#### Passage for review ####

Protecting SSL generation directories

I'm running Wordpress & LAMP stack on Ubuntu 20.04 on Oracle OCI.
Certs installed without any issues (certbot 0.40.0)

Just to check all was clean, I installed the Really Simple SSL plugin in Wordpress.
This plugin is giving me the following warning:

Your Key and Certificate directories are not properly protected. For more information, please read this article

The article goes on to state....
this warning occurs when your SSL certificate files aren’t protected. This happens when Really Simple SSL has created an ssl/certs and ssl/keys directory in your websites root folder. The public certificate (.crt) being available is not an issue, it’s the private key (.key) file that needs to be protected. To fix this issue, you can modify the file permissions to 644 for the .crt file and 600 for the .key file. You might have to ask your hosting provider to do this for you. Once this has been done, you can safely dismiss the notice.

#### Data section ####

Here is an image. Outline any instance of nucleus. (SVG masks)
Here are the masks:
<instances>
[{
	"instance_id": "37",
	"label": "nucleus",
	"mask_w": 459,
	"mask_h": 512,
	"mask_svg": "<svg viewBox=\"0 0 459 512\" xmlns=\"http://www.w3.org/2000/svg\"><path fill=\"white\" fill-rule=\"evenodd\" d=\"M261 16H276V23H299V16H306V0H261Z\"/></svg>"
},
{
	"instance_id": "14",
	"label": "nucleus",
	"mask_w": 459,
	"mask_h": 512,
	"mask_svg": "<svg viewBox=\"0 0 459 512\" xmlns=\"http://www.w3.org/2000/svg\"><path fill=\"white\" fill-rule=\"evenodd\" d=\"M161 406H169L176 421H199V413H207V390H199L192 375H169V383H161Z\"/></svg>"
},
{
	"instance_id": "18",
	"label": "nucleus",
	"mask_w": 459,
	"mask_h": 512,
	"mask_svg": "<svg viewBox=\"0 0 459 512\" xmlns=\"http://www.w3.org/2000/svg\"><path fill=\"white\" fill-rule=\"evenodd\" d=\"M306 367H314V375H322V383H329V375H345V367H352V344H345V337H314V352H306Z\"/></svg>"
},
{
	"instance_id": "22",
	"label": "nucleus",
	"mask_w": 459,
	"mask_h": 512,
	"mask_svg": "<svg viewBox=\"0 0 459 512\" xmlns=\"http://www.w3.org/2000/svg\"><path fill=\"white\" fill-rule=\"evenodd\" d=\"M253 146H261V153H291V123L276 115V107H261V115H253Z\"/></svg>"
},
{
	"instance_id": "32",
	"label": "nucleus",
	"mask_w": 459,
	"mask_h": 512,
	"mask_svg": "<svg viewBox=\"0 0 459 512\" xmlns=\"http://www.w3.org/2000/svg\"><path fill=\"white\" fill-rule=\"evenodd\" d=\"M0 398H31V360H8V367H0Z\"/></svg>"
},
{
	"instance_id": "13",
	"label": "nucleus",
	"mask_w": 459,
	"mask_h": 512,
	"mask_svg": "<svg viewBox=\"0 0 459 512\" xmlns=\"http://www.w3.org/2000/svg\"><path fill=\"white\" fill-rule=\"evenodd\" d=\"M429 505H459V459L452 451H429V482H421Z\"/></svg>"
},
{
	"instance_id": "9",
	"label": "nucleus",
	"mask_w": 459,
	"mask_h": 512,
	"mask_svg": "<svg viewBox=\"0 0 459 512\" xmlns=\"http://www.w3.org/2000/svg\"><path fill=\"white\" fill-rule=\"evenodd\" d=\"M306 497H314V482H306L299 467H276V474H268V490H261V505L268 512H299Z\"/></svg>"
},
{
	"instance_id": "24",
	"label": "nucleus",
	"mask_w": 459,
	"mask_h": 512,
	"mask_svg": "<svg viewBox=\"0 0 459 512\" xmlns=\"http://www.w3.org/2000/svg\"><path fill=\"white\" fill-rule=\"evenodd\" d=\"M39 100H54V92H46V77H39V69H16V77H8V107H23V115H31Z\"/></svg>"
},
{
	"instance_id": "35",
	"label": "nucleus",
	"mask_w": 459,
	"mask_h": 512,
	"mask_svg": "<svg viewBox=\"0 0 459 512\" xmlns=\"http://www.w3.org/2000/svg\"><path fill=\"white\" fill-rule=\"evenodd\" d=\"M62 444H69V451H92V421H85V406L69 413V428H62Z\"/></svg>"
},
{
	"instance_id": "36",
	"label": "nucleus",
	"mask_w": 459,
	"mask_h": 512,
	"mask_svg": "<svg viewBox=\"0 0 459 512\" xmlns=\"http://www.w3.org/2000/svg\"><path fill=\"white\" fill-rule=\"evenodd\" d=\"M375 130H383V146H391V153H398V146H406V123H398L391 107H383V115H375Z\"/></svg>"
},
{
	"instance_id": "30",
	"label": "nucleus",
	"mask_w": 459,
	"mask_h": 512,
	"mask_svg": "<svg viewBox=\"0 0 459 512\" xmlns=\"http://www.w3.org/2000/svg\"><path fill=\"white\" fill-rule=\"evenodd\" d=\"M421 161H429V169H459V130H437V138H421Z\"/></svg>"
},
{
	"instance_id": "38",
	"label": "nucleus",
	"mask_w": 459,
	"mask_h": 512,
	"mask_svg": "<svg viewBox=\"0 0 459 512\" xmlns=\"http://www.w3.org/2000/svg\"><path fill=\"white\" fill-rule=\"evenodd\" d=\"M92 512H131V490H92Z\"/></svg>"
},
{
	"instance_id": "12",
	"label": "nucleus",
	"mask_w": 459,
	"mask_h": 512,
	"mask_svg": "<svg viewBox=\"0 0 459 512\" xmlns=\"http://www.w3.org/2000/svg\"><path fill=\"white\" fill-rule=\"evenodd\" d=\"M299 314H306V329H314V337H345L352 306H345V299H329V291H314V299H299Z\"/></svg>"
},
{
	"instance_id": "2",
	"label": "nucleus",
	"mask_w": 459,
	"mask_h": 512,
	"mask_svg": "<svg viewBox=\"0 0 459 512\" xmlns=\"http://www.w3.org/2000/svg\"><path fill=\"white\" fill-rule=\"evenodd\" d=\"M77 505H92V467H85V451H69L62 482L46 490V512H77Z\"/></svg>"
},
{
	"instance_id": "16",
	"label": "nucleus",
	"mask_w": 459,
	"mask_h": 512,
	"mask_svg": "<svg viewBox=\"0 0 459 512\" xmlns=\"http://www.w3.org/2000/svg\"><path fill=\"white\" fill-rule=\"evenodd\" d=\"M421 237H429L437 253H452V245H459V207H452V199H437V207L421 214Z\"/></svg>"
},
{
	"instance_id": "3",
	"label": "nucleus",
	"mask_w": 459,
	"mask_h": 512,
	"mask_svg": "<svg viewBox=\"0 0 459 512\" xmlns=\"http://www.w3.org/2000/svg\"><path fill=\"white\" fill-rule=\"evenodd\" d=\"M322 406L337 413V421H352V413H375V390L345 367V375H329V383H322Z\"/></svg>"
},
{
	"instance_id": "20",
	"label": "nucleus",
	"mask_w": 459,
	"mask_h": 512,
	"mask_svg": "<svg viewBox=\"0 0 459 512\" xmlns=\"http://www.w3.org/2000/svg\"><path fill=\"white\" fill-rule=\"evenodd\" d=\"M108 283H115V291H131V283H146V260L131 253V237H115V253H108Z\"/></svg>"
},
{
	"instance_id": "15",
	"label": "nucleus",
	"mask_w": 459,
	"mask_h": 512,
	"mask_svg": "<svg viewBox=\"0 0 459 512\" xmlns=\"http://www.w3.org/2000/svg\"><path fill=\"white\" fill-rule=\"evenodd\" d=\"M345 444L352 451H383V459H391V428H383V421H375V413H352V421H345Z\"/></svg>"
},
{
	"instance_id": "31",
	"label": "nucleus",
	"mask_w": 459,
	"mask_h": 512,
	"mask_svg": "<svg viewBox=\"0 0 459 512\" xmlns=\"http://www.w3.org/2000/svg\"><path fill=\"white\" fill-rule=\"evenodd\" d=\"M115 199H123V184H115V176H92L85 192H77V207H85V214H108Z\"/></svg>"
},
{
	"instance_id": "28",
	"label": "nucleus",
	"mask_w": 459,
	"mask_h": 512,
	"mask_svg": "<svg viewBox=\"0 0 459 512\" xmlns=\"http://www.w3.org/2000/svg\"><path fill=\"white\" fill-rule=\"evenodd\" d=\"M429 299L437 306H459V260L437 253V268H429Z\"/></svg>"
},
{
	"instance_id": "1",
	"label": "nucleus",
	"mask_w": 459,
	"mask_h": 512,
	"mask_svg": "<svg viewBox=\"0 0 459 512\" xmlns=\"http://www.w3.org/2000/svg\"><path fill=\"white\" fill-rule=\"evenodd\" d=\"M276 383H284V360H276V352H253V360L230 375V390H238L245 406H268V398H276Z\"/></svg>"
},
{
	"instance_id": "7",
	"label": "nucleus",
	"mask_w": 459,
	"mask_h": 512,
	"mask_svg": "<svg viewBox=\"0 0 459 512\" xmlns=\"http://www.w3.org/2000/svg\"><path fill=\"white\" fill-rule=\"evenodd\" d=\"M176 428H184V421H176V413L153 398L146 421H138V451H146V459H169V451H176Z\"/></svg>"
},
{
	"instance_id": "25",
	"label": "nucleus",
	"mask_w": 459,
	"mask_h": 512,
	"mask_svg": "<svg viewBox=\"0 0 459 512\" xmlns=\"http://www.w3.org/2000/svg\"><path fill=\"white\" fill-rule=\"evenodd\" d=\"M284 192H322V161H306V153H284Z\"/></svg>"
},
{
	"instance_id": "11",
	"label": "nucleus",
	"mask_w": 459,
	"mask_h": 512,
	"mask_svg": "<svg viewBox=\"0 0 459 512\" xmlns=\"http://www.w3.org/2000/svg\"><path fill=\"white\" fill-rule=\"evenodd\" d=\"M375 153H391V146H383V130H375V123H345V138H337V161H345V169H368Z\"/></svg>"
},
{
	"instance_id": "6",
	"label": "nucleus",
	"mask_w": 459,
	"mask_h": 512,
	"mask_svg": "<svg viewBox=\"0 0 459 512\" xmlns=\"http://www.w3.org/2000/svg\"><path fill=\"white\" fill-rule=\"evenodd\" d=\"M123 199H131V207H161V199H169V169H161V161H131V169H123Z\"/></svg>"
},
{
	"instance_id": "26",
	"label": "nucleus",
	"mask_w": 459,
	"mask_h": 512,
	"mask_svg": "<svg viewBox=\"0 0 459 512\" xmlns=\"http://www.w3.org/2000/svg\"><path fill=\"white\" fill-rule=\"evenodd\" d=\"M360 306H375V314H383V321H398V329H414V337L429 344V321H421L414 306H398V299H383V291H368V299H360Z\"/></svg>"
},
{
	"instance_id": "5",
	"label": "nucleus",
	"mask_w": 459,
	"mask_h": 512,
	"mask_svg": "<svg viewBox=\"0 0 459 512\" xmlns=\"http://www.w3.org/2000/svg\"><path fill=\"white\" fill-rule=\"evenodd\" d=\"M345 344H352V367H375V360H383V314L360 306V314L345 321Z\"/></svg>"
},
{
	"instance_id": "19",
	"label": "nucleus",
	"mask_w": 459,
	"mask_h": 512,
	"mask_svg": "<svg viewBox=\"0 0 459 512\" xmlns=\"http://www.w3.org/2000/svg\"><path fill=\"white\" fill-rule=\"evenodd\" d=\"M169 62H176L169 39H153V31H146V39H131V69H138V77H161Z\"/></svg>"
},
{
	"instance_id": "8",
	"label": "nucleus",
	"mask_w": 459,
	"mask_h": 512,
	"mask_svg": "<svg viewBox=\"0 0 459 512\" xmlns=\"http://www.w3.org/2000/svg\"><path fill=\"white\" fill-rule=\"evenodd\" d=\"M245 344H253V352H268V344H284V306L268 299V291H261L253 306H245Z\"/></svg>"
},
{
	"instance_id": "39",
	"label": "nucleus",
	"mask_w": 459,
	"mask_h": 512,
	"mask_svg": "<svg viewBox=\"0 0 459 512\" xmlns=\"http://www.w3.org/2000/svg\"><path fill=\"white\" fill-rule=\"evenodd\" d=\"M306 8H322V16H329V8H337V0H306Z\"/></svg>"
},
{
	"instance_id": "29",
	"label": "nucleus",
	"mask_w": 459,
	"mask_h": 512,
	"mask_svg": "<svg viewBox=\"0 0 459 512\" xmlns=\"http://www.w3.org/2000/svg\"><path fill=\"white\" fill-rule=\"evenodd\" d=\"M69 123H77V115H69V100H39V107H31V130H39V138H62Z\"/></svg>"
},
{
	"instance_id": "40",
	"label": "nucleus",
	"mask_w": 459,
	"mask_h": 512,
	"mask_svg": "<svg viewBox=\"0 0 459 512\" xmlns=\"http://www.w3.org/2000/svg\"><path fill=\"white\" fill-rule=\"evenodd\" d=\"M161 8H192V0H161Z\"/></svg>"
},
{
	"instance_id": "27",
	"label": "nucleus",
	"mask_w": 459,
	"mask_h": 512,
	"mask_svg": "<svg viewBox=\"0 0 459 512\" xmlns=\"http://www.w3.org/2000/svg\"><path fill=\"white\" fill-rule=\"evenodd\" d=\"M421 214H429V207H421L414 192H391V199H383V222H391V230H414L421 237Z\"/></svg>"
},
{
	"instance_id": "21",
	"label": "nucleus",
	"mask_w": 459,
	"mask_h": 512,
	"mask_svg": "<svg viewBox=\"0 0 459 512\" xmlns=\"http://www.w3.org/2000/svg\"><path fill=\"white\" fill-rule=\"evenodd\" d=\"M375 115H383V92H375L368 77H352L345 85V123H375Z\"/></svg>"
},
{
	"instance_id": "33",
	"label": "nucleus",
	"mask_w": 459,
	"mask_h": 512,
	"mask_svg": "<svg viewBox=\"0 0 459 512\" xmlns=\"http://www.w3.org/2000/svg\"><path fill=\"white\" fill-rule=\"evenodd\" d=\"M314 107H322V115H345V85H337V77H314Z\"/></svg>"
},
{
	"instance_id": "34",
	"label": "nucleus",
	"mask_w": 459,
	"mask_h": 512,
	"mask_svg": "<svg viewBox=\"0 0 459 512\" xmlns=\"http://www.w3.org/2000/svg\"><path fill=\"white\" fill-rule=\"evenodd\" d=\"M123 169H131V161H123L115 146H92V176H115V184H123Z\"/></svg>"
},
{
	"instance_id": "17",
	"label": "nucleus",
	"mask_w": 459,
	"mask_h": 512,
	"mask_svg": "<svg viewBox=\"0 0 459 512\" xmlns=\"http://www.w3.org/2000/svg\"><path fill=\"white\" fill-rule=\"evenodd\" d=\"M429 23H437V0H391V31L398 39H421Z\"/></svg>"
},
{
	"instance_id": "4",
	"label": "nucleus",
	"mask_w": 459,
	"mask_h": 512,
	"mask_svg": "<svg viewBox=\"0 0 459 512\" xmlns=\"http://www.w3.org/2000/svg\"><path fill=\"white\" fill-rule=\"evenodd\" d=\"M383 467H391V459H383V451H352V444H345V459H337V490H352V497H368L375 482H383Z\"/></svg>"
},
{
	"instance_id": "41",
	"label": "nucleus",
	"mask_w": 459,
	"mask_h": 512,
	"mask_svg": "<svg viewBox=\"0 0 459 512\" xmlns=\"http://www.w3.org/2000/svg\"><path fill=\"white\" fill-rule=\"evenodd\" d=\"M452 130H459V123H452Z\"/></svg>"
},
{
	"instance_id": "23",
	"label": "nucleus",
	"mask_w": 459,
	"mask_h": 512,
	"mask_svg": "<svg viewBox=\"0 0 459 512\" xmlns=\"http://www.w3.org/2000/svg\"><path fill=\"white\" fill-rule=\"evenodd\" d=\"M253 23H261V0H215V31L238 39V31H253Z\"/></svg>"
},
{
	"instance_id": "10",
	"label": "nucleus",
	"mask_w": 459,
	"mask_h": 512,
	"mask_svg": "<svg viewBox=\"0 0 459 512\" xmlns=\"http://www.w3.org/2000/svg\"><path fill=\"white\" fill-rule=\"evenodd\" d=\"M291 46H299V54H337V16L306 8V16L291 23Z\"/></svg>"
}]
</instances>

####

**Explore the material:**
[1] In the SSL directories thread:
(a) Which version of certbot installed the certs?
(b) Which plugin produced the warning?
(c) What permission does the article recommend for the .key file?
[2] Which software products, plugins, and platforms does the SSL directories thread name? List them all.

**Expected responses:**
[1]
(a) 0.40.0
(b) Really Simple SSL
(c) 600

[2]
- Wordpress
- LAMP stack
- Ubuntu 20.04
- Oracle OCI
- certbot 0.40.0
- Really Simple SSL plugin